Apart from this aspect of laws that guide human conduct, namely, that they regulate voluntary action, such laws, too, need to be universal, applicable to all humans. Only those qualify as bona fide laws that apply universally, to all humans, not just to some based on certain peculiarities of the law maker(s) or those intended to be ruled by the edict(s).
But there are very few laws that really apply to us all – they are the ones mainly concerned with protecting our basic rights. The rule of law is then evident where very few such laws are upheld, where government is, therefore, limited to upholding them. That is what connects the rule of law so closely with the free society.
For example, no one ought to murder, rob, kidnap, or assault another person. These are universal principles of human conduct. They are, to use Kant’s terminology, categorically true for guiding human interaction, anytime, anywhere. However, that seatbelts ought to be worn is not universally true – there can be plenty of circumstances in which that is false. Or again that 40% of one’s earnings ought to be paid to the legal authorities – that, too, lacks universality by a long shot, if it is ever true at all.
So, when such edicts are made into laws, despite the appearance that’s based on pomp and circumstance – being “signed into law,” “entered into law books,” etc. – they fail to amount to bona fide laws. They are bogus laws and will be widely resisted by those who realize this, know that the edicts do not apply to them. These edicts will, thus, violate the principle of the rule of law.

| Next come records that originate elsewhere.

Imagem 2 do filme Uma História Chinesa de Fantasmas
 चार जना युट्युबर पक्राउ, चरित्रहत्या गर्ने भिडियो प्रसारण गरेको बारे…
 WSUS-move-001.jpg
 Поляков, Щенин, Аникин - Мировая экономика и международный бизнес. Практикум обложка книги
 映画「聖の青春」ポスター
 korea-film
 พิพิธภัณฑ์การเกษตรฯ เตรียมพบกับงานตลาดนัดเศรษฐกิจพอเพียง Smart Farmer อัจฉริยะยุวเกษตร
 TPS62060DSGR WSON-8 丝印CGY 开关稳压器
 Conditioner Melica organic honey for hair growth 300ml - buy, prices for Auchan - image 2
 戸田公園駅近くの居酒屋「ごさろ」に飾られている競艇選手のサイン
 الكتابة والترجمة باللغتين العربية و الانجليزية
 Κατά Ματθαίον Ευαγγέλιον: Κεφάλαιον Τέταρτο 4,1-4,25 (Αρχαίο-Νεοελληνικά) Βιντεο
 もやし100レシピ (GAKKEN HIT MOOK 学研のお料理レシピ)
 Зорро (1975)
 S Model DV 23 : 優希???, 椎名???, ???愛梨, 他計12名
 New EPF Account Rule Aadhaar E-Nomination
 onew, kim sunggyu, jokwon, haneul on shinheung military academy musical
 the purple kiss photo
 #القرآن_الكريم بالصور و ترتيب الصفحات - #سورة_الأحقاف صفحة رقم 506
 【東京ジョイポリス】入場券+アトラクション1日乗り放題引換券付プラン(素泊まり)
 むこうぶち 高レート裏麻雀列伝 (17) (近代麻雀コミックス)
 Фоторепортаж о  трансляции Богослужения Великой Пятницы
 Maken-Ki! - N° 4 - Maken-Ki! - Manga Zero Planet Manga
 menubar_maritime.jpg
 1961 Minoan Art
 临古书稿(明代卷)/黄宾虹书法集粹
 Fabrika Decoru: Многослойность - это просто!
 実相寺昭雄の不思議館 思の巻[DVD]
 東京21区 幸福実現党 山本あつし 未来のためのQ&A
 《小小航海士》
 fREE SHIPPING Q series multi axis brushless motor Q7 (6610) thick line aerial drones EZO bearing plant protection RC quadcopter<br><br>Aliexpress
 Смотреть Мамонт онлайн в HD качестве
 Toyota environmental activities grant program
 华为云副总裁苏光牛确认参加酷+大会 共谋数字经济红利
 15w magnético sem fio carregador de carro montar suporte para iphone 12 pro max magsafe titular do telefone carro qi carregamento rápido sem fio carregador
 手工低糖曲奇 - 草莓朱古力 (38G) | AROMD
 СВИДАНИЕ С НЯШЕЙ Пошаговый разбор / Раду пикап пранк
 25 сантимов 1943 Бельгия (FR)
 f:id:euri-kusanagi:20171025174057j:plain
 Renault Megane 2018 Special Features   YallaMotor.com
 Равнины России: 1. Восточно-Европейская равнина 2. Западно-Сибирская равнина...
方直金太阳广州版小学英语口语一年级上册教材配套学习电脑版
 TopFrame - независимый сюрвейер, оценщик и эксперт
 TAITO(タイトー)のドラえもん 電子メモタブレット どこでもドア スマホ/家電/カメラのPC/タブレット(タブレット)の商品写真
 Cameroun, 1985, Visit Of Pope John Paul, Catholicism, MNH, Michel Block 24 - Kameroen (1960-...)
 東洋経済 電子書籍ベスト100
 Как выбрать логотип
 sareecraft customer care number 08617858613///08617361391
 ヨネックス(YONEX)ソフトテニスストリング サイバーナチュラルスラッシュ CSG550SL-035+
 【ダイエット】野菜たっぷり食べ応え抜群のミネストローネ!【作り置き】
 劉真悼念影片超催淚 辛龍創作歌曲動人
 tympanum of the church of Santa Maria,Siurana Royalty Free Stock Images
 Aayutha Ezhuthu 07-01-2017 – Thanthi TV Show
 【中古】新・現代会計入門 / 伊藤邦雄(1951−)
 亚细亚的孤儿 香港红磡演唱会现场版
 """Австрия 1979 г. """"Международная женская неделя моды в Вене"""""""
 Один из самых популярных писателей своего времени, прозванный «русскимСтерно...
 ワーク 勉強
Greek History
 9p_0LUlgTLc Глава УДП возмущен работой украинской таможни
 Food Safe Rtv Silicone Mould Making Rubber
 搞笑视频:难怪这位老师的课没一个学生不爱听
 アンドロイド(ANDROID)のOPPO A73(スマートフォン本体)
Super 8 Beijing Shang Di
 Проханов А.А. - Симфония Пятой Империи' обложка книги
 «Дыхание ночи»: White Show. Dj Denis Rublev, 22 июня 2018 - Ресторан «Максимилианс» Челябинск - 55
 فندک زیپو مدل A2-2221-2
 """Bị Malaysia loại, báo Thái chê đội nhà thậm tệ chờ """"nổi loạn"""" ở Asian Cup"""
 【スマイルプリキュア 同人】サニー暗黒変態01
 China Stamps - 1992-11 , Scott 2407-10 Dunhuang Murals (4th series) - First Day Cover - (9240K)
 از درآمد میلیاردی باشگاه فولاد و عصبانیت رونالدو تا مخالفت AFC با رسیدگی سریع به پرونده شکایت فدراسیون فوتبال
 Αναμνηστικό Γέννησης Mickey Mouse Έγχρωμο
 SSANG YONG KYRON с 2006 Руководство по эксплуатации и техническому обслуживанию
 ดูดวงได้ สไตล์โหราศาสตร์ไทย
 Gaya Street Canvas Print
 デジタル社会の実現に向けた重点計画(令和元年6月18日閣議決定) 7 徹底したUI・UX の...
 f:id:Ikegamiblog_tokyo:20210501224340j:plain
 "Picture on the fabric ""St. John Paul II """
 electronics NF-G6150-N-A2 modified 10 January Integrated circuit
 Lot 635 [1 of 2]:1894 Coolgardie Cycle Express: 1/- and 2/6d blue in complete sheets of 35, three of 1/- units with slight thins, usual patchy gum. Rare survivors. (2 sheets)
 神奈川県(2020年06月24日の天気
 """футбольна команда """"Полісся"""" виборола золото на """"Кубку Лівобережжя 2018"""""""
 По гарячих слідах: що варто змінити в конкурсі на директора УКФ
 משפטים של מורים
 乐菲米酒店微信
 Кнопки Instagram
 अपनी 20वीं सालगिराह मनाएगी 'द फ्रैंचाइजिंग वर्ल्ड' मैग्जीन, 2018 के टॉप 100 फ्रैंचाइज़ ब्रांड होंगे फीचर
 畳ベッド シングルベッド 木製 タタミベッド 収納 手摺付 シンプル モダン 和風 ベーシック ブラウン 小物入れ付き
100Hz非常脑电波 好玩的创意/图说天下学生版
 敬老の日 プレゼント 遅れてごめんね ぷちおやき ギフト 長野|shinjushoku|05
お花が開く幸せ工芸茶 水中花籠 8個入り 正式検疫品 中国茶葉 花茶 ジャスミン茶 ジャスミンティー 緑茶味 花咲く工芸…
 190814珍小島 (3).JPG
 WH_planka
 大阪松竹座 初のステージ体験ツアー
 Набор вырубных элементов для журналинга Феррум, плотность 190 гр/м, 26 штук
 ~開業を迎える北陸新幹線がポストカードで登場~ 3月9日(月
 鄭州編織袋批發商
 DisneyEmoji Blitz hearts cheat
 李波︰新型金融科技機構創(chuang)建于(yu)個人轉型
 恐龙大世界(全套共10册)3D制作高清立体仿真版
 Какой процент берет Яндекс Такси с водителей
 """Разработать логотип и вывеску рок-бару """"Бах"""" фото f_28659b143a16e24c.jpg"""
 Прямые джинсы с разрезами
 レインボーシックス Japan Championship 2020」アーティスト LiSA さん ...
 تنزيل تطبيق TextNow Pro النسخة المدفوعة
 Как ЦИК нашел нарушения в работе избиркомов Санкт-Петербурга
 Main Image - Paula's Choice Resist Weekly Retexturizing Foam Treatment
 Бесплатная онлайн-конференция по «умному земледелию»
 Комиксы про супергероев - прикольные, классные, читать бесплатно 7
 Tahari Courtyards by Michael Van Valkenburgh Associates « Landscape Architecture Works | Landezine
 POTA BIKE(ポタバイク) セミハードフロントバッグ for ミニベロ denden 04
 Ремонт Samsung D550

As a result of the proliferation of pseudo laws, all bona fide laws, those that really ought to be obeyed by everyone, tend to lose their credibility. When the legal order treats drug or alcohol prohibition, or affirmative action mandates, along lines it treats the prohibition against murder and rape -- when it equivocates between these two categories of edicts by calling both of them laws -- it is natural for people to begin to see them both as merely conventional, just something those in power happen to wish to prohibit or mandate, not as something that ought to be obeyed.
One virtue of the classical liberal, libertarian idea of law is that it preserves the coherent, even reverent meaning of the concept “law” and does not water it down, thereby weakening its reputation and undermining its binding force.